Testing / QA in Production

I saw this on article on QA in Production and it made me wonder if there were any other resources out there on the topic.

There are a couple of TestBash talks here:

Some other article:

Anyone else have useful resources or stories on testing in production to add to this?

6 Likes

The NetFlix Chaos Monkeys has always intrigued me. Imagine having bots kill elements in your production environment - on purpose to test the resilience… “in the wild”. Releated story:

Usually testing in production is labelled “shift right”

on https://www.linkedin.com/pulse/8-reasons-shift-testing-right-lanette-creamer/ Lanette writes aobut Uptime Testing, Release Dress Rehearsal, End to End Workflow Testing, Collecting, Translating, and Isolating Customer Issues, Actionable Analytics, Security Bug Bounty Program, More Automation, Customer Visits

5 Likes

Katrina Clokie’s book “A Practical Guide to Testing in DevOps” contains great insights about this subject: see https://leanpub.com/testingindevops

4 Likes

…And “Testing in Production - Quality Software Faster” by Michael Bryzek: https://www.infoq.com/presentations/testing-software-production

2 Likes

A big +1 for Chaos Monkey. I discovered a bug in the load balancers at Racksapce (Our hosting provider at the time) using it and we ended up switching to another provider because it was so serious.

1 Like

You already linked to a blog post by Charity Majors, but she gave a great presentation at Strangeloop this past year:

She’s a pretty entertaining speaker, and has an interesting focus on observability over metrics and dashboards. She also stresses that she’s not saying to replace testing in lower environments, just that at large scale, you can’t test for the situations you’re likely to encounter in prod.

2 Likes

This bliki entry in Synthetic Monitoring from Martin Fowler’s blog is also great :smiley:

2 Likes

I remember when I worked for a credit card company, and the sheer joy of “testing in production”, because it meant going around shops with several of our cards, looking at their payment terminal, and going “what’s the cheapest thing in the shop … I WILL BUY IT”.

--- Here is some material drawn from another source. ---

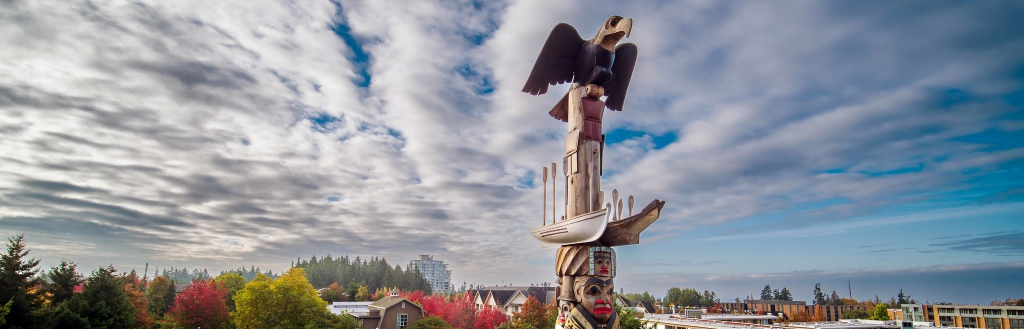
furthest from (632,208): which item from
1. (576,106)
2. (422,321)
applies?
(422,321)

For me, a huge part of it has always been monitoring - looking at what our users are doing, and understanding the scope of what they do. We use Piwik to help with this. We’ll perform biscuit factory testing (random sampling) to make sure things are as we expect, as well as build up general models of what people do.

But also we’d develop ways and rules about doing our own thing in production. As you can imagine, when spending with credit cards, I’d come back with a lot of receipts which needed to be filed, and we also had a way of montoring “cards for testing” for misuse.

BTW - best damn test I’ve ever done in production. I created a credit card for a 18 and 17 year old. One would be able to purchase alcohol, the other was not. Sadly I was not allowed to keep the purchased alcohol.

2 Likes

For a client we have build a “beta testers program” where users could sign up to access new features before they became mainstream available. They also were offered an option to be tracked during their visit on the web application as a way to improve the service and discover flaws.

With only 8% of all users signing up for the program, we had detailed end-to-end access flows through the whole web application giving us repeatable usage data that we could use in our automated test tools (like Selenium) and issues that these users generated (404 and 500 errors) were added to the priority issue tracker, with a full detail about which pages they visited, what button or image they clicked on and which components were affected.

We discovered many small but very impacting issues that we would normally not find in our pre-production tests. We also learned that users don’t use an application the way developers, testers, business owners or project managers think they will. This type of insight in user behaviour on the production web application thought us many things and made the overal application better for the end-user.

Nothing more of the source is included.